2. How does the conformal Killing group (CKG) relate to the familiar Virasoro modes? For this, we look at the conformal Killing vectors (CKV), which are the zero modes of $P$. These clearly generate the residual symmetry - in short, they consist of diffeomorphisms that are conformal, and hence can be undone by a Weyl rescaling, leaving the metric unchanged. Thus the CKG $= \mathrm{Ker} P$. In conformal gauge in particular, the condition for a CKV simplifies to being a holomorphic vector field: $$ \bar\partial(\delta z)=\partial(\delta\bar z)=0 $$ The number of CKVs on a Riemann surface is also topological - the sphere has 3 (complex) CKVs, the torus has 1, and the higher genus surfaces have 0. Now we just need to explicitly find these linearly independent holomorphic vector fields.
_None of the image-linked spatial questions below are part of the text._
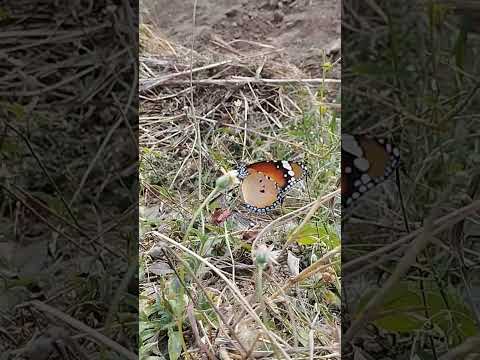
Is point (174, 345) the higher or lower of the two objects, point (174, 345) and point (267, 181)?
the lower

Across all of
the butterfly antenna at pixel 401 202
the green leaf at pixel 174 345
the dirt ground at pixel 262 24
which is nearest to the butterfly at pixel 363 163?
the butterfly antenna at pixel 401 202

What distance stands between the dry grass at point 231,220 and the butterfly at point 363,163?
0.7 inches

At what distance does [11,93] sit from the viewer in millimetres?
1136

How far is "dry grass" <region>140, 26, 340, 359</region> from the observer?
3.27 ft

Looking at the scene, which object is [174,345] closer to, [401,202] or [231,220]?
[231,220]

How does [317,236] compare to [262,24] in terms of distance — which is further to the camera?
[262,24]

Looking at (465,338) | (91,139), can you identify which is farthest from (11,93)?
(465,338)

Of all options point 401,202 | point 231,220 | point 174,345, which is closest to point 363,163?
point 401,202

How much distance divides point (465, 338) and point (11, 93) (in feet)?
2.39

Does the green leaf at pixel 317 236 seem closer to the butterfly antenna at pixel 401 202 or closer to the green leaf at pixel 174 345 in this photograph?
the butterfly antenna at pixel 401 202

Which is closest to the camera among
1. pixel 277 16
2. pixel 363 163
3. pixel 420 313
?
pixel 420 313

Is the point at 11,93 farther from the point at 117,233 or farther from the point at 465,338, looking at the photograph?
the point at 465,338

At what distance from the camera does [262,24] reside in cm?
117

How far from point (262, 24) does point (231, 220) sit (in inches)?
12.7
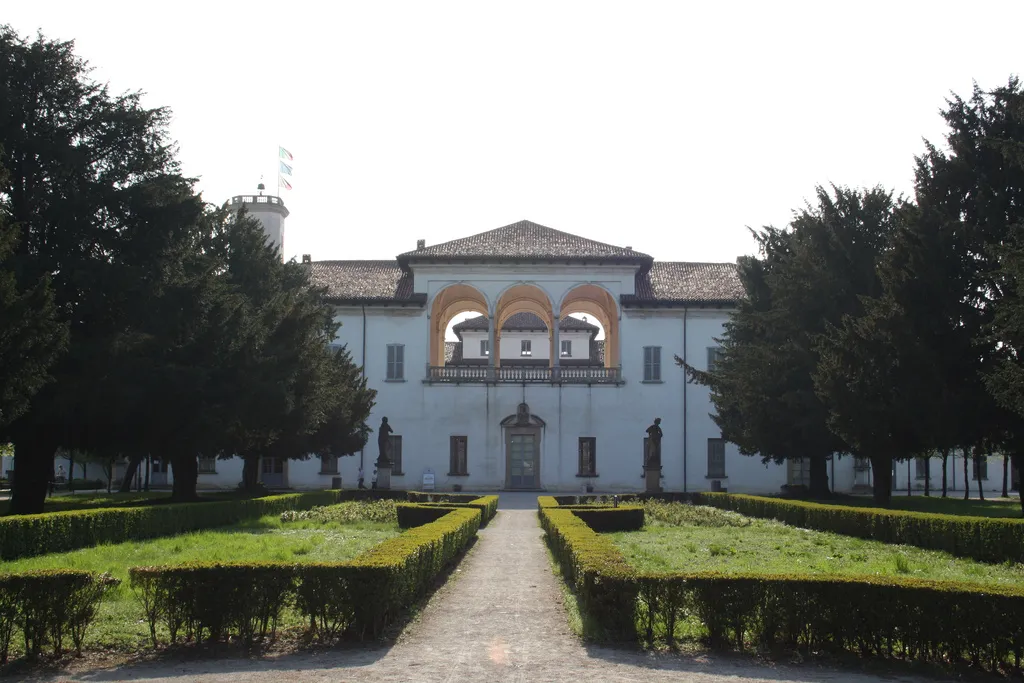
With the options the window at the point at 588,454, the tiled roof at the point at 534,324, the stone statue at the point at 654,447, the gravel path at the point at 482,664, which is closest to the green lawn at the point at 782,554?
the gravel path at the point at 482,664

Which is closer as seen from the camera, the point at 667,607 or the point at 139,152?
the point at 667,607

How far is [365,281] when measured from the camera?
5084 cm

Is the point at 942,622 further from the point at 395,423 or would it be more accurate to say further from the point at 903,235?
the point at 395,423

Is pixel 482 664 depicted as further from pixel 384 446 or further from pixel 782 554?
pixel 384 446

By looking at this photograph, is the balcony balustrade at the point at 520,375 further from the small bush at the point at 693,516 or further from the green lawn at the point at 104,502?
the small bush at the point at 693,516

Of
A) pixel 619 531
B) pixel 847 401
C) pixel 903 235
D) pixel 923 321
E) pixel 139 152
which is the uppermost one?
pixel 139 152

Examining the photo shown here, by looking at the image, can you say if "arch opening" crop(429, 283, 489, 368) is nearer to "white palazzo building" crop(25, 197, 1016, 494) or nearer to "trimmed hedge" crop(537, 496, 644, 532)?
"white palazzo building" crop(25, 197, 1016, 494)

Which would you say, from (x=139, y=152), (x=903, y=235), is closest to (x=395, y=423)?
(x=139, y=152)

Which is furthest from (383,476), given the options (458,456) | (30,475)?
(30,475)

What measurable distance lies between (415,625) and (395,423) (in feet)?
125

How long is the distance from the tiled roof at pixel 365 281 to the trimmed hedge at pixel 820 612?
3906cm

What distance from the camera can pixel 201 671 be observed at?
8734 millimetres

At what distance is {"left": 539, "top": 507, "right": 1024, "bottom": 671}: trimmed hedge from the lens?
29.5 ft

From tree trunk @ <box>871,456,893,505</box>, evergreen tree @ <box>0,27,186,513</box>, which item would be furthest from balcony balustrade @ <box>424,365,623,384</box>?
evergreen tree @ <box>0,27,186,513</box>
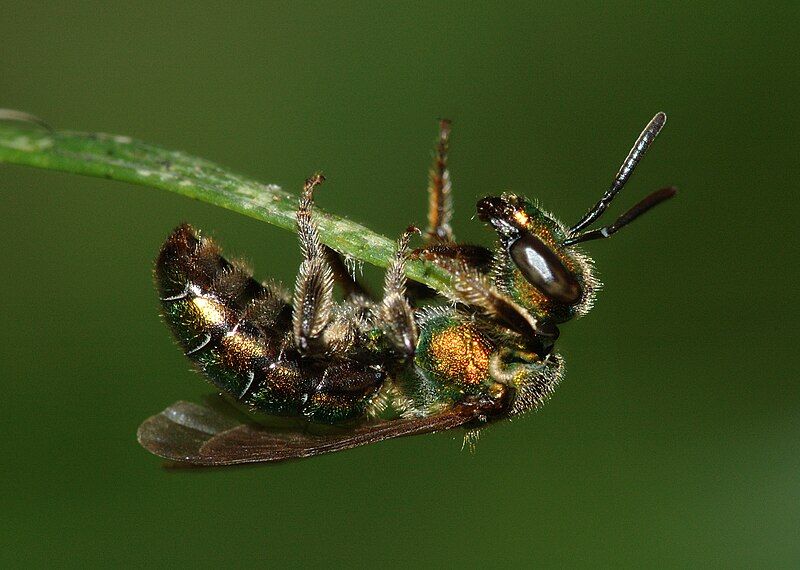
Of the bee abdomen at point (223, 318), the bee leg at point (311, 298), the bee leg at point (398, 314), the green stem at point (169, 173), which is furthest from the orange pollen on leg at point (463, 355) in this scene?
the green stem at point (169, 173)

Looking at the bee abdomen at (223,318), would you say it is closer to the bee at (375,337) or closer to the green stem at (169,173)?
the bee at (375,337)

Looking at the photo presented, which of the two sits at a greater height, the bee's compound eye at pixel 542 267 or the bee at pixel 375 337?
the bee's compound eye at pixel 542 267

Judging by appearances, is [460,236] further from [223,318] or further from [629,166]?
[223,318]

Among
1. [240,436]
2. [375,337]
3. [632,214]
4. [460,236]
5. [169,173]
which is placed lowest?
[240,436]

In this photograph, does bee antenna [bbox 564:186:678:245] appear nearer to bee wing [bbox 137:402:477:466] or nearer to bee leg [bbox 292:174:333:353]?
bee wing [bbox 137:402:477:466]

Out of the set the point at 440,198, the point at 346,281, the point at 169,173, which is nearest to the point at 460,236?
the point at 440,198

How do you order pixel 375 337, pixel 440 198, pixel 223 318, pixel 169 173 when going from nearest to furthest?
pixel 169 173 < pixel 223 318 < pixel 375 337 < pixel 440 198

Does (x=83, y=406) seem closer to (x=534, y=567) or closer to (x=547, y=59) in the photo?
(x=534, y=567)
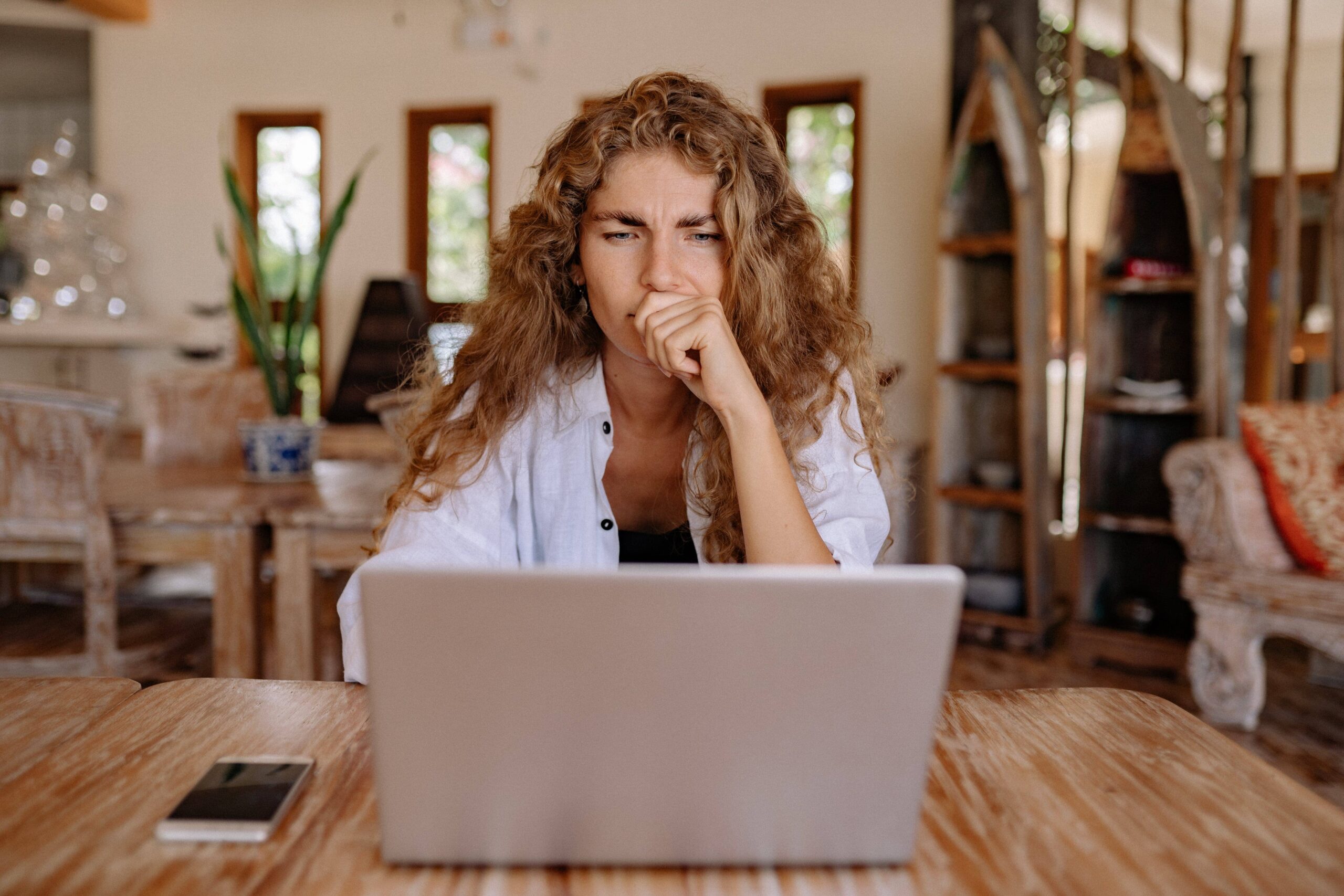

For the Riemann sphere $\mathbb C\cup\{\infty\}$, the most general such vector field is easily shown to be $\delta z = \epsilon_{-1}+\epsilon_0z+\epsilon_1z^2$. Each term is an infinitesimal coordinate transformation, respectively associated with $L_{-1}, L_{0}$ and $L_{+1}$. Once exponentiated into finite, global coordinate transformations, together they form the group $SL(2,\mathbb C)$. This, up to a discrete subgroup factor, is the CKG of the sphere.

   That the Virasoro modes show up again here is not a coincidence - after all, they are the Noether charges of conformal symmetry in the quantum theory, and hence generate these conformal Killing transformations! In particular, the coordinate transformations associated to $L_0$ and $L_{\pm1}$ are "simple" enough to be non-singular and globally defined (while the others are merely meromorphic but not holomorphic).